Available records:

* START *

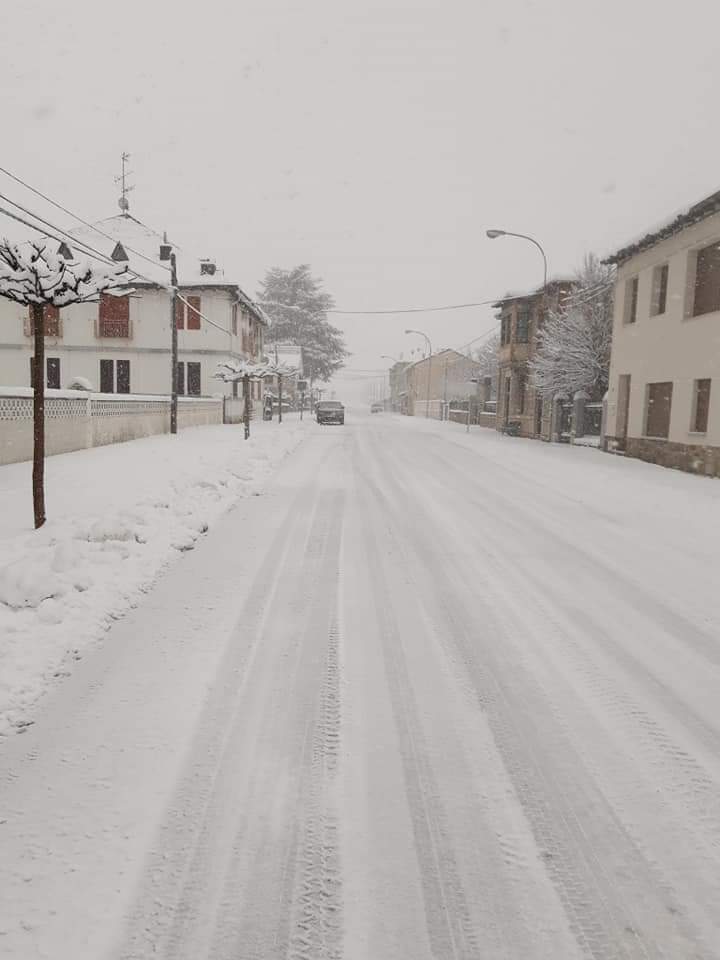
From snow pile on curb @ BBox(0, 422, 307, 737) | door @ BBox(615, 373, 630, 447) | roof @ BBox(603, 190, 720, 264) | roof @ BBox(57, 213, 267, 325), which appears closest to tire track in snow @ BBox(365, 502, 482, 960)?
snow pile on curb @ BBox(0, 422, 307, 737)

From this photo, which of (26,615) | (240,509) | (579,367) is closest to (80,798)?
(26,615)

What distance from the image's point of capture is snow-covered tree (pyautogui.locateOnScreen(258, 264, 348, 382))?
60.4m

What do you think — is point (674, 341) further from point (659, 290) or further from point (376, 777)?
point (376, 777)

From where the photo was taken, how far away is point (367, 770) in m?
2.51

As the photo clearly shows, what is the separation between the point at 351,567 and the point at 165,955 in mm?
3909

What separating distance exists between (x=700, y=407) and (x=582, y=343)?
35.9ft

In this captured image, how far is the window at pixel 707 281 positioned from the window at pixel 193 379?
945 inches

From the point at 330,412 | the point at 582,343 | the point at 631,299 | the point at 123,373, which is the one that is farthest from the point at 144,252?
the point at 631,299

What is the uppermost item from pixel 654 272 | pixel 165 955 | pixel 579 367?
pixel 654 272

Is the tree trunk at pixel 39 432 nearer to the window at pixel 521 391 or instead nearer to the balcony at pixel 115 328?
the balcony at pixel 115 328

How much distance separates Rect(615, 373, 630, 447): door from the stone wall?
2.29 ft

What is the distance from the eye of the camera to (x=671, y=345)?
1647 cm

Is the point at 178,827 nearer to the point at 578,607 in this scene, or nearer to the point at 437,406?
the point at 578,607

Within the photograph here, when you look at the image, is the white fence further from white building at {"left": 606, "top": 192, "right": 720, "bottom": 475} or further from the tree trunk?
white building at {"left": 606, "top": 192, "right": 720, "bottom": 475}
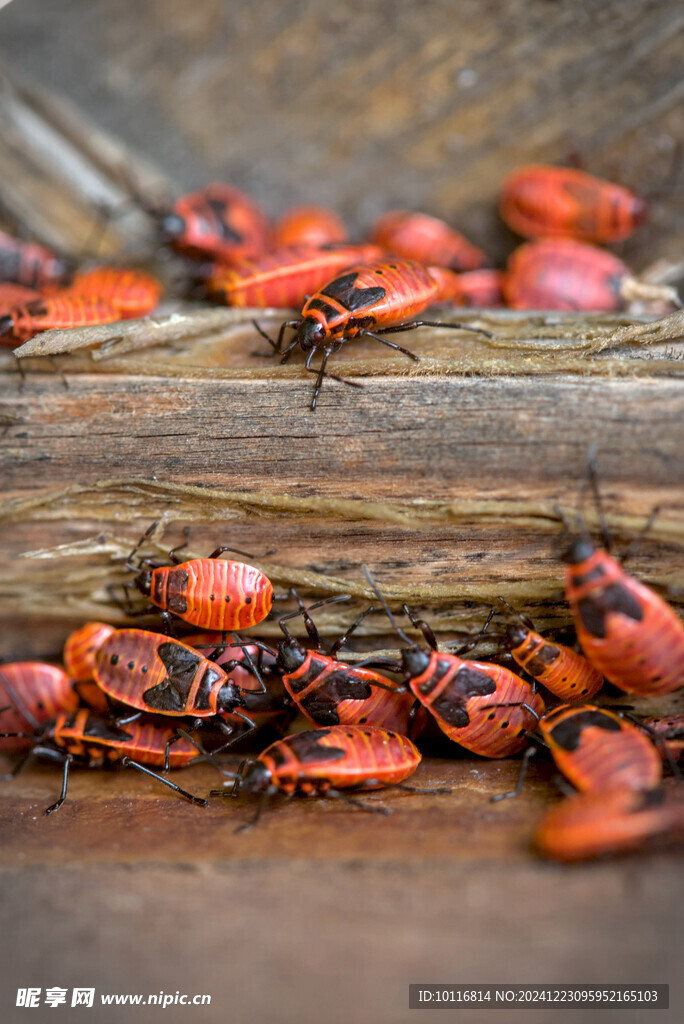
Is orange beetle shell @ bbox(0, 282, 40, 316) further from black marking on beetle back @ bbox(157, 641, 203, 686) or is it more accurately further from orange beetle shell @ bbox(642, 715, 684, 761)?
orange beetle shell @ bbox(642, 715, 684, 761)

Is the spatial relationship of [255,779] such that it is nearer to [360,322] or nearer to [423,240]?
[360,322]

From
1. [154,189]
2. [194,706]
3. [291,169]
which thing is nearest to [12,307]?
[154,189]

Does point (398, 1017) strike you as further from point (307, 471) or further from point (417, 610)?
point (307, 471)

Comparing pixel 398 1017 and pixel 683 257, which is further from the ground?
pixel 683 257

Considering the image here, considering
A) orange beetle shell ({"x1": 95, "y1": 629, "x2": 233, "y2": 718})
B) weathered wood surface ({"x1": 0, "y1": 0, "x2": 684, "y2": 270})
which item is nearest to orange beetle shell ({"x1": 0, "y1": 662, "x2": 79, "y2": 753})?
orange beetle shell ({"x1": 95, "y1": 629, "x2": 233, "y2": 718})

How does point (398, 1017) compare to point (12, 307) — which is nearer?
point (398, 1017)

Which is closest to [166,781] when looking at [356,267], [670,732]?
[670,732]
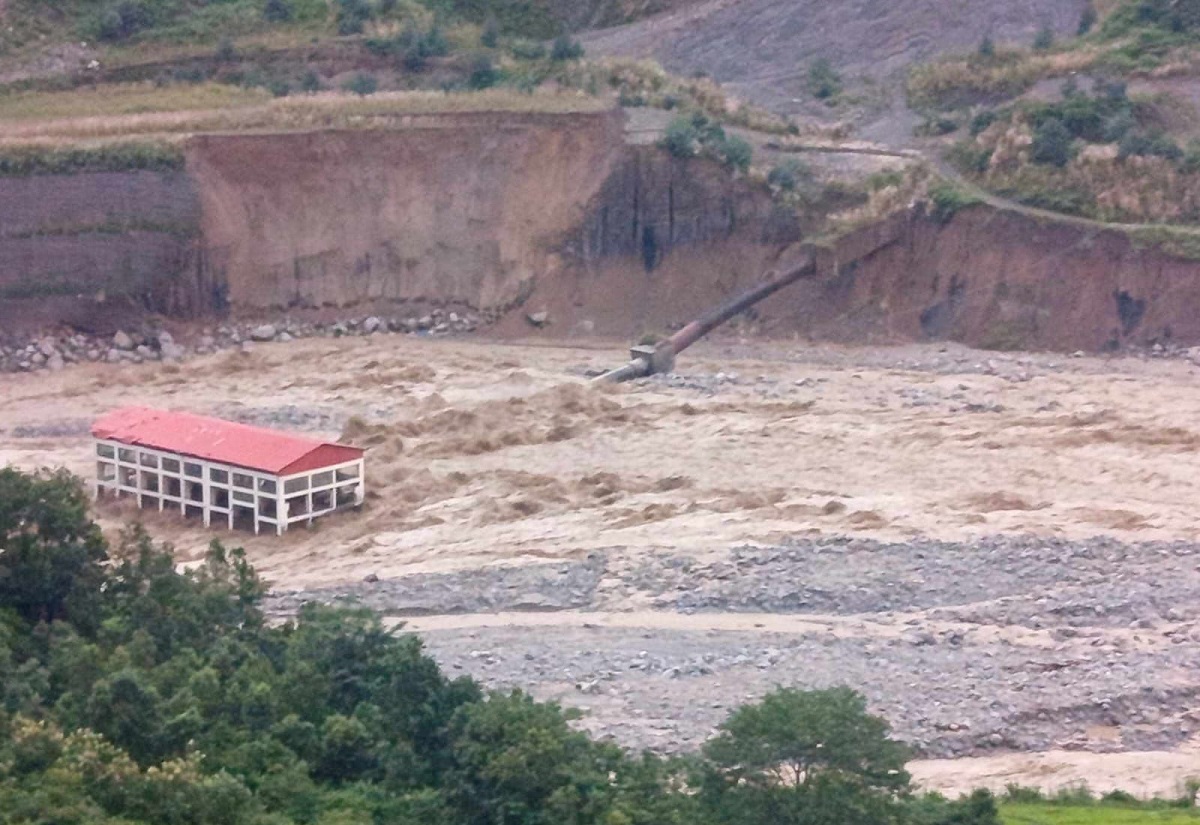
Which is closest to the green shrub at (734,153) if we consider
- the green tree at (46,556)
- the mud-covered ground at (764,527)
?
the mud-covered ground at (764,527)

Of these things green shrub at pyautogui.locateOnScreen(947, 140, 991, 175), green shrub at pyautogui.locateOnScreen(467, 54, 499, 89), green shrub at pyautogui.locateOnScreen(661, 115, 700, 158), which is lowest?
green shrub at pyautogui.locateOnScreen(947, 140, 991, 175)

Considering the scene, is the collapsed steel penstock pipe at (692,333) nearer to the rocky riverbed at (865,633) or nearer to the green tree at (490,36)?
the rocky riverbed at (865,633)

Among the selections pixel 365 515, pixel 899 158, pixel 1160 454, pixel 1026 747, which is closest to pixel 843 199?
pixel 899 158

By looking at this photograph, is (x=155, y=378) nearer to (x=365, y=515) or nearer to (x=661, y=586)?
(x=365, y=515)

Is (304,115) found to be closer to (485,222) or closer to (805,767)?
(485,222)

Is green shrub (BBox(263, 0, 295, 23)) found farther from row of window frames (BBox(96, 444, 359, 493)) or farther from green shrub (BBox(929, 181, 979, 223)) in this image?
row of window frames (BBox(96, 444, 359, 493))

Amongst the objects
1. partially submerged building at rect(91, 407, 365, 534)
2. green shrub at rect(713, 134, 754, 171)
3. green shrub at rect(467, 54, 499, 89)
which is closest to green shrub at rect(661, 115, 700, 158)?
green shrub at rect(713, 134, 754, 171)
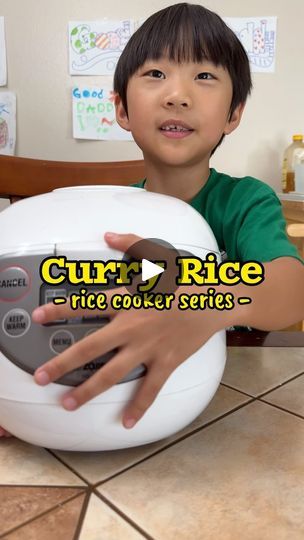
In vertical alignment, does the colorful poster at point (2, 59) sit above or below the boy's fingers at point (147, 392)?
above

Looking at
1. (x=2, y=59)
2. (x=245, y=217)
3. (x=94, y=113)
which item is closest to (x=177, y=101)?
(x=245, y=217)

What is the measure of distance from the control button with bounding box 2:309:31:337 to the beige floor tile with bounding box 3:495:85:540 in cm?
12

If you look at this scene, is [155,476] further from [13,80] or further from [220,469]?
[13,80]

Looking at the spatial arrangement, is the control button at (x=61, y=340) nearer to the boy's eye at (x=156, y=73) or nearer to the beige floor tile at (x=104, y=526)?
the beige floor tile at (x=104, y=526)

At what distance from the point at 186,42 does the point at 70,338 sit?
455mm

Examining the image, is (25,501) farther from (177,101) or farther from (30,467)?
(177,101)

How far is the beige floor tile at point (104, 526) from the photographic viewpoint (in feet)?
0.97

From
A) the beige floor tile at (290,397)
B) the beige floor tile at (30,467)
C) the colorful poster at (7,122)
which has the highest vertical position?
the colorful poster at (7,122)

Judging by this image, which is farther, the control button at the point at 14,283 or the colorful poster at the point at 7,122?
the colorful poster at the point at 7,122

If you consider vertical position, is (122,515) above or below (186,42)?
below

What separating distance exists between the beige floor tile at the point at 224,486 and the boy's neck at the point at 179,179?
41cm

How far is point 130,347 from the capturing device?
33 centimetres

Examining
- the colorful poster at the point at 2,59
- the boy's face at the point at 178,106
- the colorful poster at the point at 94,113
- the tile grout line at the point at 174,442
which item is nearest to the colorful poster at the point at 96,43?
the colorful poster at the point at 94,113

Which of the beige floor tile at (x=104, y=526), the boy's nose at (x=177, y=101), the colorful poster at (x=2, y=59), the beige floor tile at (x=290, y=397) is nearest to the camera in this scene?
the beige floor tile at (x=104, y=526)
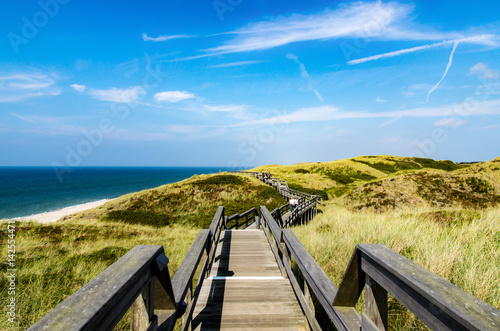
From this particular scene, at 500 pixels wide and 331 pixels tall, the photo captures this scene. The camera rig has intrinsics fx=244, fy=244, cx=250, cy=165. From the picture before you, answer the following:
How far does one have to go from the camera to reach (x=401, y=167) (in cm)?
5375

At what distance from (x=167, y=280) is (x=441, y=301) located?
1597 mm

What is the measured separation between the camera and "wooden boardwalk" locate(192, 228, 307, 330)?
3.15m

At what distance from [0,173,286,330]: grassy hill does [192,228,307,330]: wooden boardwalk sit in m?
1.48

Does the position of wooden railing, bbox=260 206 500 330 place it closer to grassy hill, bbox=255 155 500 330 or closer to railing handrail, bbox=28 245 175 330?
railing handrail, bbox=28 245 175 330

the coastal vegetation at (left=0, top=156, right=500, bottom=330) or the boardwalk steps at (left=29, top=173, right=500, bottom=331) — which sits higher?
the boardwalk steps at (left=29, top=173, right=500, bottom=331)

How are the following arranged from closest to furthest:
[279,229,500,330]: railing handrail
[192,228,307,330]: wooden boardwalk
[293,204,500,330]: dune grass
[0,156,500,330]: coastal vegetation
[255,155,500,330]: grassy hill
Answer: [279,229,500,330]: railing handrail < [293,204,500,330]: dune grass < [255,155,500,330]: grassy hill < [192,228,307,330]: wooden boardwalk < [0,156,500,330]: coastal vegetation

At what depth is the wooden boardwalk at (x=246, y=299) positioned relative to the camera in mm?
3154

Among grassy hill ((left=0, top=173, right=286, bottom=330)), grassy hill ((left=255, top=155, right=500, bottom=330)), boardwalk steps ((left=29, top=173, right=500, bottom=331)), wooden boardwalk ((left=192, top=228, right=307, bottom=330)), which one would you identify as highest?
boardwalk steps ((left=29, top=173, right=500, bottom=331))

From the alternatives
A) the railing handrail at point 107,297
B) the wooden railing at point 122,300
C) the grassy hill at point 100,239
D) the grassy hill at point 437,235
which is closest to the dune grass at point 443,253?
the grassy hill at point 437,235

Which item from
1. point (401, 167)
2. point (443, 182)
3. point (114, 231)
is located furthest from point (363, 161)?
point (114, 231)

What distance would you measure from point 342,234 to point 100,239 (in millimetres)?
10204

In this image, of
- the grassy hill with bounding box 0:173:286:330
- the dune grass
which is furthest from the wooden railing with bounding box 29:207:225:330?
the grassy hill with bounding box 0:173:286:330

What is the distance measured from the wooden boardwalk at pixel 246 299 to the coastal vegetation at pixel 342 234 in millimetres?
1060

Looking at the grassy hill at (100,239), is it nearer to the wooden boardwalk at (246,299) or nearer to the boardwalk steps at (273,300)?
the wooden boardwalk at (246,299)
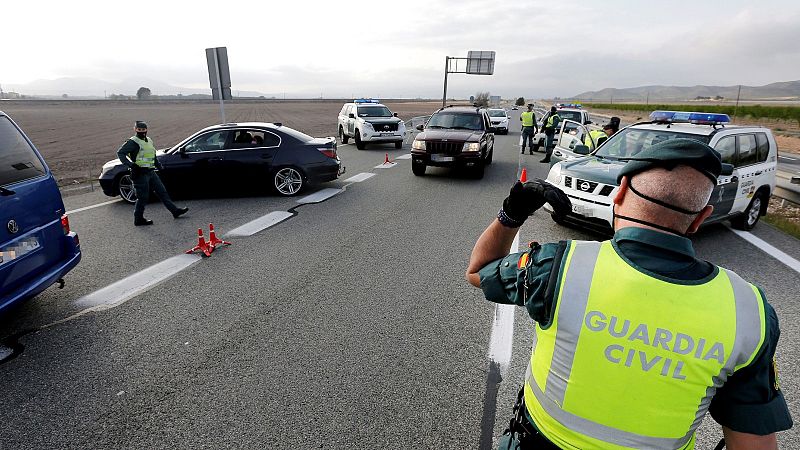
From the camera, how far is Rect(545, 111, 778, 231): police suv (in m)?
6.25

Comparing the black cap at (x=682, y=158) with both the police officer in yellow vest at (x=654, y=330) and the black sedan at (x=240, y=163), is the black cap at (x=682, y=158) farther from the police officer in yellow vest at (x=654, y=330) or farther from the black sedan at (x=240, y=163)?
the black sedan at (x=240, y=163)

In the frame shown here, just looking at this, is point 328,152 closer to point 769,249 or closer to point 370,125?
point 769,249

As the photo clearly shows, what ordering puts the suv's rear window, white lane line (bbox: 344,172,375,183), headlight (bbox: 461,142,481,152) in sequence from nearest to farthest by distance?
the suv's rear window < headlight (bbox: 461,142,481,152) < white lane line (bbox: 344,172,375,183)

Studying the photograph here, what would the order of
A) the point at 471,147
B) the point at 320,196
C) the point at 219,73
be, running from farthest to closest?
the point at 219,73 < the point at 471,147 < the point at 320,196

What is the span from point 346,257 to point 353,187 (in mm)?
4988

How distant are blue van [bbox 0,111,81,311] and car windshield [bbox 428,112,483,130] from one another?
10.1 metres

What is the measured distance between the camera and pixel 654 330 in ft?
4.09

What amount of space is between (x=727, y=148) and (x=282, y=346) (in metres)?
6.93

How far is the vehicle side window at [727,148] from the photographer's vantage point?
259 inches

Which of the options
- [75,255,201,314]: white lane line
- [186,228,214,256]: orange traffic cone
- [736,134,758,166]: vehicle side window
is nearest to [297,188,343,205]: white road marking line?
[186,228,214,256]: orange traffic cone

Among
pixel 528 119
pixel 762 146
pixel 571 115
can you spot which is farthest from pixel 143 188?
pixel 571 115

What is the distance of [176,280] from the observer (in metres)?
5.18

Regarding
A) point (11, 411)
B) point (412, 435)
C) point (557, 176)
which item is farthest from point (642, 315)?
point (557, 176)

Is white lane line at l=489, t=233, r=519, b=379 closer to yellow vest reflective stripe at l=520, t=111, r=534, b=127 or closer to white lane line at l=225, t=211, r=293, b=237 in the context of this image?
white lane line at l=225, t=211, r=293, b=237
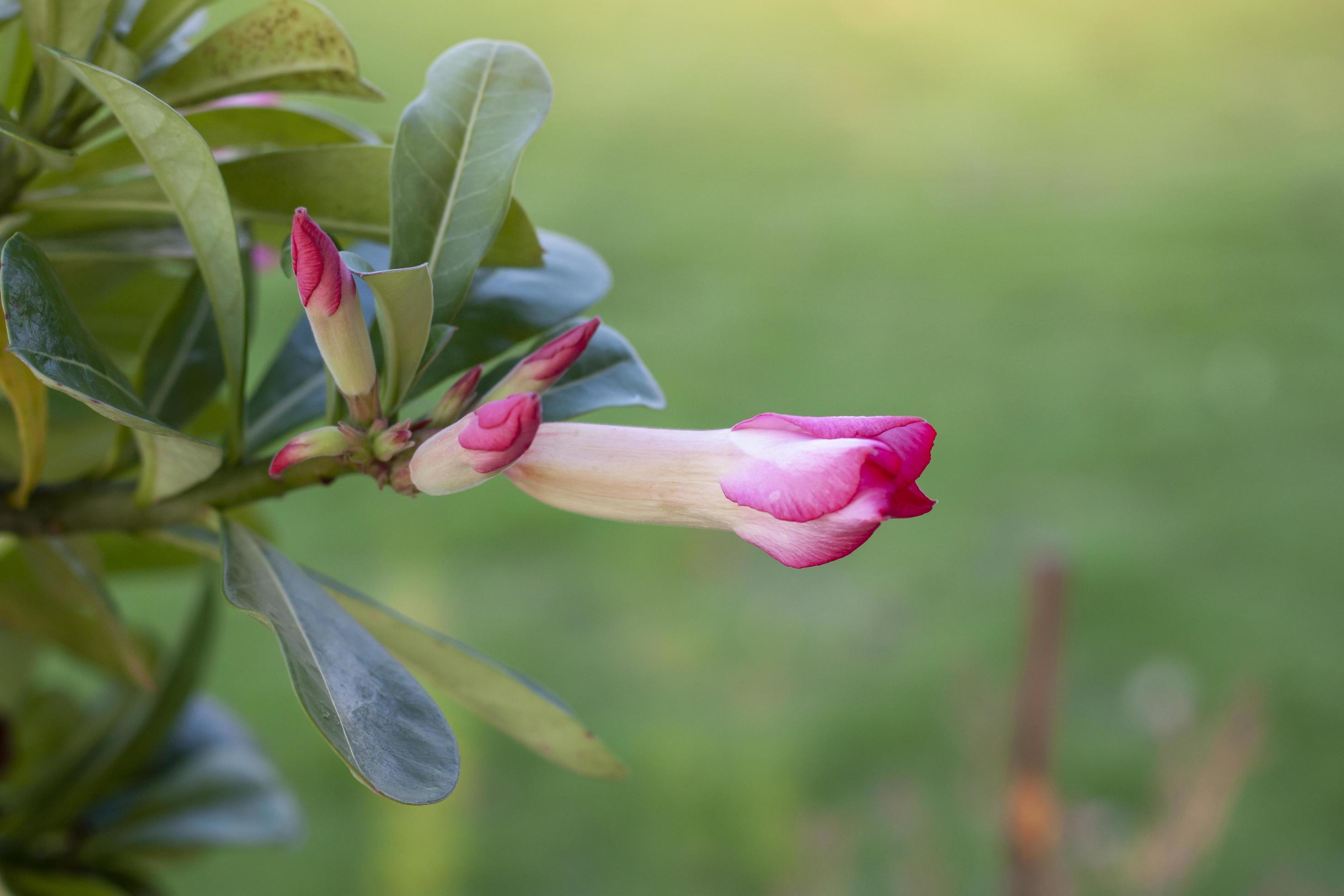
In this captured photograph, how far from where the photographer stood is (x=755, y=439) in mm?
338

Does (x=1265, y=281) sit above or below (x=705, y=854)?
above

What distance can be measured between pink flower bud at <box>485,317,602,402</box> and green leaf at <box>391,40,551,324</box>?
62 millimetres

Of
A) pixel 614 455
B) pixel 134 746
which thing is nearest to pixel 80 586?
pixel 134 746

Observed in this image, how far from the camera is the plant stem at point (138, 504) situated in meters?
0.41

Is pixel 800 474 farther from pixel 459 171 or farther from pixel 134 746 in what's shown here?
pixel 134 746

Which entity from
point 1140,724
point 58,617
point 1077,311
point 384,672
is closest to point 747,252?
point 1077,311

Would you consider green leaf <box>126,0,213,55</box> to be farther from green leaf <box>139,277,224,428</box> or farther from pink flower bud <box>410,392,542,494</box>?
pink flower bud <box>410,392,542,494</box>

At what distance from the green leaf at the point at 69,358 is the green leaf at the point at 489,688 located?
8cm

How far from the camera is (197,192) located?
38 cm

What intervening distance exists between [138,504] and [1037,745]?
90cm

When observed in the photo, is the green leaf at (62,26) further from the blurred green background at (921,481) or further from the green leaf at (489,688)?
the blurred green background at (921,481)

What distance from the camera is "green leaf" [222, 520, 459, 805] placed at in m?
0.32

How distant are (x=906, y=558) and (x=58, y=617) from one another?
1.84 m

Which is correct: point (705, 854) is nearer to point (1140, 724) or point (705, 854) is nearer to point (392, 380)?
point (1140, 724)
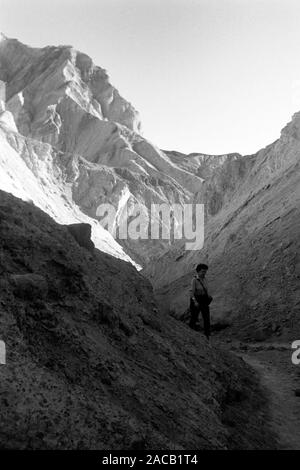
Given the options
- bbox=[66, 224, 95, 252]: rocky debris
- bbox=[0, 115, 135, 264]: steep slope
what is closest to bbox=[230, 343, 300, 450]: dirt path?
bbox=[66, 224, 95, 252]: rocky debris

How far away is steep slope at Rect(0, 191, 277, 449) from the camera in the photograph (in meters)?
5.11

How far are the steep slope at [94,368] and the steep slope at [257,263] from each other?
25.0 feet

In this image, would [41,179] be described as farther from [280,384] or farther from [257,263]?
[280,384]

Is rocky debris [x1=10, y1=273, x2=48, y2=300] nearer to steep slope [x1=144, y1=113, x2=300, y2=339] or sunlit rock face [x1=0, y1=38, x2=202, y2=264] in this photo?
steep slope [x1=144, y1=113, x2=300, y2=339]

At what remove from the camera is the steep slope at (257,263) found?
17859mm

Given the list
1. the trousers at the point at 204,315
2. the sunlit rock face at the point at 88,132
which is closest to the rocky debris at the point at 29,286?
the trousers at the point at 204,315

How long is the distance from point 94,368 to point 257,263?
1648 centimetres

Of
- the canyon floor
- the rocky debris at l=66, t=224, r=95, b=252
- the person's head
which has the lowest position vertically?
the canyon floor

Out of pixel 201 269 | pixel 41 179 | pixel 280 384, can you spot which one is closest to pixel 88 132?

* END *

Stated problem: Give back word for word the lines from the one containing "Would you consider" through the final line of the data above. Pictures are to be left out.

The output:
Would you consider green leaf <box>126,0,213,55</box> to be farther from green leaf <box>139,277,224,428</box> or farther from pink flower bud <box>410,392,542,494</box>?
pink flower bud <box>410,392,542,494</box>

At what distance from the green leaf at the point at 69,358 is the green leaf at the point at 489,688 located?
8cm

How far from the camera is (197,192) located?
38 cm

What intervening distance exists between [138,504] and [1037,745]?
90cm

When observed in the photo, is the green leaf at (62,26) further from the blurred green background at (921,481) or further from the green leaf at (489,688)?
the blurred green background at (921,481)

What distance from the camera is "green leaf" [222, 520, 459, 805] placed at in m?
0.32

How distant are (x=906, y=558) and (x=58, y=617) from one another?
1.84 m

Which is correct: point (705, 854) is nearer to point (1140, 724) or point (705, 854) is nearer to point (392, 380)?
point (1140, 724)
Given the options
- bbox=[66, 224, 95, 252]: rocky debris
- bbox=[0, 115, 135, 264]: steep slope
what is closest to bbox=[230, 343, 300, 450]: dirt path?
bbox=[66, 224, 95, 252]: rocky debris

How far away is steep slope at Rect(0, 191, 277, 449) from the camera in the photograph (in meters)?
5.11

How far are the steep slope at [94,368] and the steep slope at [257,263] from each other?
25.0 feet

In this image, would [41,179] be described as farther from [280,384] or farther from [257,263]?
[280,384]

Is rocky debris [x1=10, y1=273, x2=48, y2=300] nearer to steep slope [x1=144, y1=113, x2=300, y2=339] or sunlit rock face [x1=0, y1=38, x2=202, y2=264] in this photo?
steep slope [x1=144, y1=113, x2=300, y2=339]

At what remove from the camera is the steep slope at (257,263) found?
17859mm

Given the list
1. the trousers at the point at 204,315
2. the sunlit rock face at the point at 88,132
which is closest to the rocky debris at the point at 29,286?
the trousers at the point at 204,315

How long is the distance from point 94,368 to point 257,263?
1648 centimetres

Of
- the canyon floor
- the rocky debris at l=66, t=224, r=95, b=252
- the person's head
which has the lowest position vertically?
the canyon floor

Out of pixel 201 269 | pixel 41 179 | pixel 280 384, can you spot which one is closest to pixel 88 132?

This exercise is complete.